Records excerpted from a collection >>
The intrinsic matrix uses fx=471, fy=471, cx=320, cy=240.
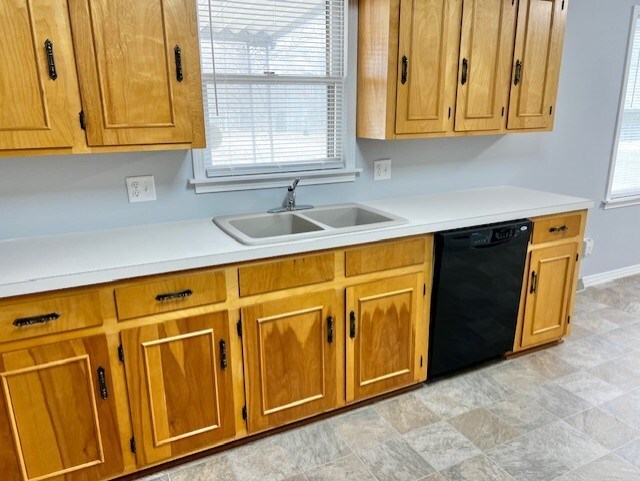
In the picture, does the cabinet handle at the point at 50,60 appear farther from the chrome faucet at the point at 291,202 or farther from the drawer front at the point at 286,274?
the chrome faucet at the point at 291,202

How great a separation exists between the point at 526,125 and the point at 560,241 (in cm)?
70

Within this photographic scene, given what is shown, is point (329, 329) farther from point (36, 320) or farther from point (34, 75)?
point (34, 75)

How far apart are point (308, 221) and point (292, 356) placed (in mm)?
634

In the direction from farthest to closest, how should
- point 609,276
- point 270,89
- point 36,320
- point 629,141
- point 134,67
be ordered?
point 609,276
point 629,141
point 270,89
point 134,67
point 36,320

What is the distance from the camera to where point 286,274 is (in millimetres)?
1931

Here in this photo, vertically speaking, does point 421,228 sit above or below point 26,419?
above

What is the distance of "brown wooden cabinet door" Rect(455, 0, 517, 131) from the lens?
2.42 meters

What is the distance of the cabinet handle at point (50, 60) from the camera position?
161 centimetres

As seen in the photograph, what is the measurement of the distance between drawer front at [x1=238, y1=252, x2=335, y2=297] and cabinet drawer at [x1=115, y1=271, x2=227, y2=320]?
0.10 meters

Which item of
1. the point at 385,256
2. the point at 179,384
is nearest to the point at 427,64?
the point at 385,256

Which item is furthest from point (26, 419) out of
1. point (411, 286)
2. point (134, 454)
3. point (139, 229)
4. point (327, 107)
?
point (327, 107)

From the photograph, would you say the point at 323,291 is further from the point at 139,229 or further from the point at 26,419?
the point at 26,419

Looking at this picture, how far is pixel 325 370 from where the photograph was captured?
7.04 ft

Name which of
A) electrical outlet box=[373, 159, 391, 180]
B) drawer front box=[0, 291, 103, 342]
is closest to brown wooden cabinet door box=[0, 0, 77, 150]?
drawer front box=[0, 291, 103, 342]
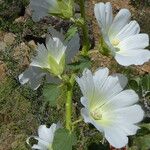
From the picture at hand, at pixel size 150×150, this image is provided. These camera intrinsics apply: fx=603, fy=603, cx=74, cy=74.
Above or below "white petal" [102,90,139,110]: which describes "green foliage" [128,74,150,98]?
below

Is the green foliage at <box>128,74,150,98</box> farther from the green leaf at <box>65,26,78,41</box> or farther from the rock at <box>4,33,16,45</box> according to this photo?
the rock at <box>4,33,16,45</box>

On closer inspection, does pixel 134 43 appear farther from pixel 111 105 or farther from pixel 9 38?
pixel 9 38

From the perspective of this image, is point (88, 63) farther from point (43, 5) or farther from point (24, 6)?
point (24, 6)

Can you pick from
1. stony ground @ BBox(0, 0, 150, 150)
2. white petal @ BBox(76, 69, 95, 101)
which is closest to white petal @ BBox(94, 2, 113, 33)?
white petal @ BBox(76, 69, 95, 101)

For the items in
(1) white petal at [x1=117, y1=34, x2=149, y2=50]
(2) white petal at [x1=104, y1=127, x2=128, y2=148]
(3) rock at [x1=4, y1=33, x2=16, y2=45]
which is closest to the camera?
(2) white petal at [x1=104, y1=127, x2=128, y2=148]

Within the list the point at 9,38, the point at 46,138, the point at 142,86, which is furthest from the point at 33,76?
the point at 9,38

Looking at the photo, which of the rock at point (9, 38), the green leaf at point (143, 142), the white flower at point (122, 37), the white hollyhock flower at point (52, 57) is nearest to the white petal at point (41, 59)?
the white hollyhock flower at point (52, 57)

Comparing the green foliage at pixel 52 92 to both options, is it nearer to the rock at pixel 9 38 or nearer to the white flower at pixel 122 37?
the white flower at pixel 122 37

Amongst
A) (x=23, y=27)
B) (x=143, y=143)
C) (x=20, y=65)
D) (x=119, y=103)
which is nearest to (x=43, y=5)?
(x=119, y=103)
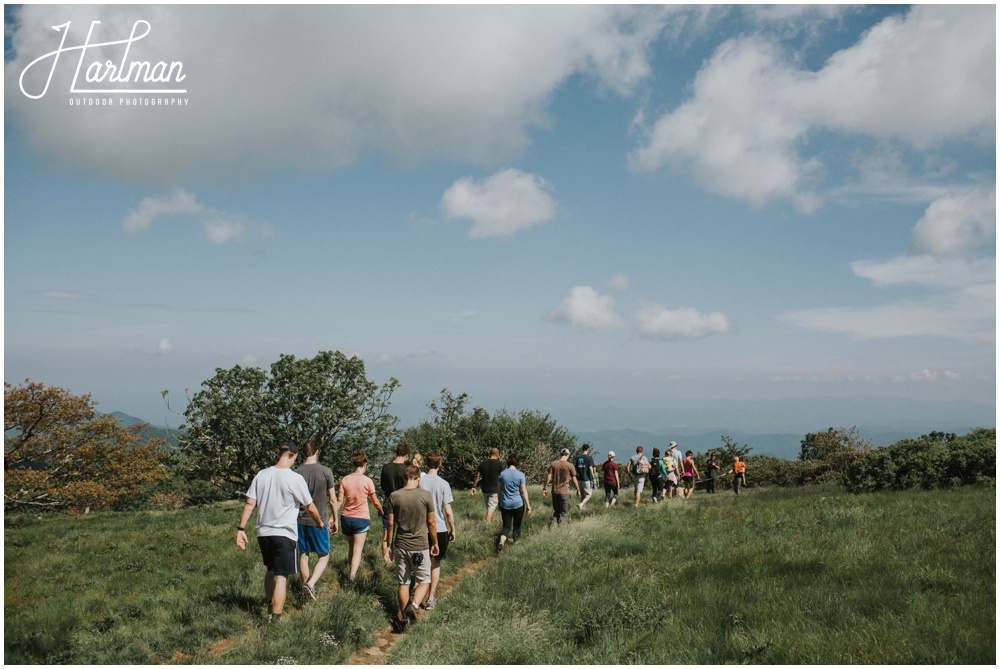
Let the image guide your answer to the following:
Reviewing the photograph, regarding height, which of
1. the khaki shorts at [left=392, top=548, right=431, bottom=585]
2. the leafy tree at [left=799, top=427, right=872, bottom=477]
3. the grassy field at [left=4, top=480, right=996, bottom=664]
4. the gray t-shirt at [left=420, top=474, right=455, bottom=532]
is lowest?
the leafy tree at [left=799, top=427, right=872, bottom=477]

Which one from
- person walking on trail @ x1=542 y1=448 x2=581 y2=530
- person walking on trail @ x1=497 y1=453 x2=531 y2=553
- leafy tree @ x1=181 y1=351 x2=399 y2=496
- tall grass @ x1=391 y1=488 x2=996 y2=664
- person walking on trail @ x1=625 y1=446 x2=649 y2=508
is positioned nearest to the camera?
tall grass @ x1=391 y1=488 x2=996 y2=664

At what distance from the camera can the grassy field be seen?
246 inches

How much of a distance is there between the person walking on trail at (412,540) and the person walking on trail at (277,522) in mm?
1262

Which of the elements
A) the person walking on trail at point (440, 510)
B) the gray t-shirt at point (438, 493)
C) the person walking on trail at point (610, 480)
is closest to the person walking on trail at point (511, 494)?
the person walking on trail at point (440, 510)

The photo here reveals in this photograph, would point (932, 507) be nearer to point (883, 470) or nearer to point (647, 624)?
point (883, 470)

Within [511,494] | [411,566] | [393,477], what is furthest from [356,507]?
[511,494]

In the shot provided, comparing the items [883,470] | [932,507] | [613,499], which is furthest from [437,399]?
[932,507]

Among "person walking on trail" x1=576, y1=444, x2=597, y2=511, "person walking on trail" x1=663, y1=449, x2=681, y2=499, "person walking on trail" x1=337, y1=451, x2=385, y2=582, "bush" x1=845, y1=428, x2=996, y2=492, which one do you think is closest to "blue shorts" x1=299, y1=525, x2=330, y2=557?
"person walking on trail" x1=337, y1=451, x2=385, y2=582

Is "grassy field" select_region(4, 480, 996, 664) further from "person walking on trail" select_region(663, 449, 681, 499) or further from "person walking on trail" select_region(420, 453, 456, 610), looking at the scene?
"person walking on trail" select_region(663, 449, 681, 499)

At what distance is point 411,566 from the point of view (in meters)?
8.23

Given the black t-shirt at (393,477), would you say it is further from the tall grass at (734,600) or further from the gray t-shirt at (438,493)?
the tall grass at (734,600)

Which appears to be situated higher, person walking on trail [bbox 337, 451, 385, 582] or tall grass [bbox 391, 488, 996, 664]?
person walking on trail [bbox 337, 451, 385, 582]

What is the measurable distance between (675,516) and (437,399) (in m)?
30.4

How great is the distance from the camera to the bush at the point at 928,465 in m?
17.7
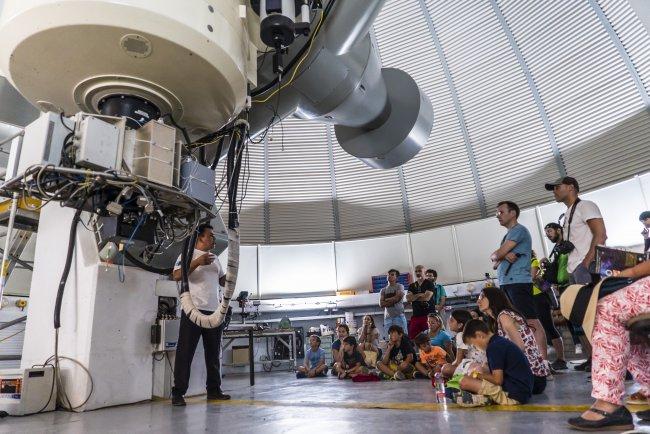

YOUR GOAL >> Show every line of the records above that contains the word "door".

REPLY >>
What is the distance of "brown wooden cabinet door" Rect(455, 0, 517, 131) from the lens?
is closest to brown wooden cabinet door box=[0, 0, 77, 150]?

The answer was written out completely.